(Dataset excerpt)
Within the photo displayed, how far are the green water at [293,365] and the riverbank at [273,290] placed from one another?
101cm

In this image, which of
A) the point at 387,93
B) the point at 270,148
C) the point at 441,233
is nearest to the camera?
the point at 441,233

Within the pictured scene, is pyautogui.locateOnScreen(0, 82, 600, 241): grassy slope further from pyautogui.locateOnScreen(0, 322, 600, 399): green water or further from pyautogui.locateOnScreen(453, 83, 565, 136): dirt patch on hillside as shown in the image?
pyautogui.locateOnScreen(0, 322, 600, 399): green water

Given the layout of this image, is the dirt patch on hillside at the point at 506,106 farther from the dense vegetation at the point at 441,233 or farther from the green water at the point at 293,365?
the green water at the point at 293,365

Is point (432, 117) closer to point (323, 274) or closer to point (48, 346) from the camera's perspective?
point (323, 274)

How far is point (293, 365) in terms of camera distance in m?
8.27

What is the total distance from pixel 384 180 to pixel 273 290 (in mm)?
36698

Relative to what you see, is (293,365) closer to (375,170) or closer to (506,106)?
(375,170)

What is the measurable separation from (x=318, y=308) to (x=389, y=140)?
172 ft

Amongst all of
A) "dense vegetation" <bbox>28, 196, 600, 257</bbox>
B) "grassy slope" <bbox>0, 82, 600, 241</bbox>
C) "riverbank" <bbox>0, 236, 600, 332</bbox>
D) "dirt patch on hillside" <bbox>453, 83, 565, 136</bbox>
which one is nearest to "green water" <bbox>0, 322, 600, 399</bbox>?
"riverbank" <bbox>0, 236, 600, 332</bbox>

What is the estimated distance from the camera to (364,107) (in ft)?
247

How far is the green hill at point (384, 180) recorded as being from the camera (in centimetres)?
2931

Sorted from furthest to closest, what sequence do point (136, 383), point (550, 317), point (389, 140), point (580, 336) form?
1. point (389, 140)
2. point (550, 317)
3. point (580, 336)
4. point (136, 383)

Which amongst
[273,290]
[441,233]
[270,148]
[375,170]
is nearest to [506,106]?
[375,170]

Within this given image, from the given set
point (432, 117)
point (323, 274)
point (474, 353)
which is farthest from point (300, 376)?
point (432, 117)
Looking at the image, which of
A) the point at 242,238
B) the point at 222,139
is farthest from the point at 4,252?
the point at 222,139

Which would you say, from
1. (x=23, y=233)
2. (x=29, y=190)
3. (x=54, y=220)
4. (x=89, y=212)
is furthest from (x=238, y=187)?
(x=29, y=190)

YOUR GOAL: Rewrite the data above, changing every "dirt patch on hillside" to "bare soil patch on hillside" and leaving everything else the same.

RESULT FOR THIS EXERCISE:
Within the photo displayed, how far are the green water at [293,365] and the riverbank at [273,290] placed from one another?
101cm

In this image, which of
A) the point at 387,93
B) the point at 270,148
C) the point at 441,233
is nearest to the camera?
the point at 441,233

Within the pictured scene, is pyautogui.locateOnScreen(0, 82, 600, 241): grassy slope further from pyautogui.locateOnScreen(0, 322, 600, 399): green water or further from pyautogui.locateOnScreen(453, 83, 565, 136): bare soil patch on hillside as shown in the image?
pyautogui.locateOnScreen(0, 322, 600, 399): green water

Given the layout of this image, is the bare soil patch on hillside at the point at 506,106 farther from the dense vegetation at the point at 441,233 or farther from the green water at the point at 293,365?
the green water at the point at 293,365

Is point (432, 117) closer to point (323, 274) or closer to point (48, 346) from the camera's perspective?
point (323, 274)

How far is point (293, 365) in terms of camera distance in m?
8.27

What is the total distance from pixel 384 180 to pixel 273 290 (in mm)?
36698

Relative to what you see, is (293,365) closer to (375,170) or closer to (506,106)?
(375,170)

What is the measurable separation from (x=318, y=308) to (x=389, y=140)?
172 ft

Amongst all of
A) "dense vegetation" <bbox>28, 196, 600, 257</bbox>
B) "grassy slope" <bbox>0, 82, 600, 241</bbox>
C) "riverbank" <bbox>0, 236, 600, 332</bbox>
D) "bare soil patch on hillside" <bbox>453, 83, 565, 136</bbox>
which one is nearest to "green water" <bbox>0, 322, 600, 399</bbox>?
"riverbank" <bbox>0, 236, 600, 332</bbox>

What is the estimated distance from the camera to (364,107) (in ft)?
247

How far is the green hill at point (384, 180) recorded as being from the camera (in centimetres)?
2931

Sorted from furthest to closest, what sequence do point (136, 383), point (550, 317), point (389, 140), point (580, 336) form?
1. point (389, 140)
2. point (550, 317)
3. point (580, 336)
4. point (136, 383)

Which amongst
[273,290]
[441,233]
[270,148]
[375,170]
is nearest to [506,106]?
[375,170]

Within this given image, from the given set
point (432, 117)
point (323, 274)
point (474, 353)
which is farthest from point (300, 376)?
point (432, 117)
Looking at the image, which of
A) the point at 242,238
B) the point at 222,139
is farthest from the point at 4,252?
the point at 222,139

Which would you say, from
1. (x=23, y=233)
2. (x=29, y=190)
3. (x=54, y=220)
4. (x=89, y=212)
is furthest from (x=238, y=187)?
(x=29, y=190)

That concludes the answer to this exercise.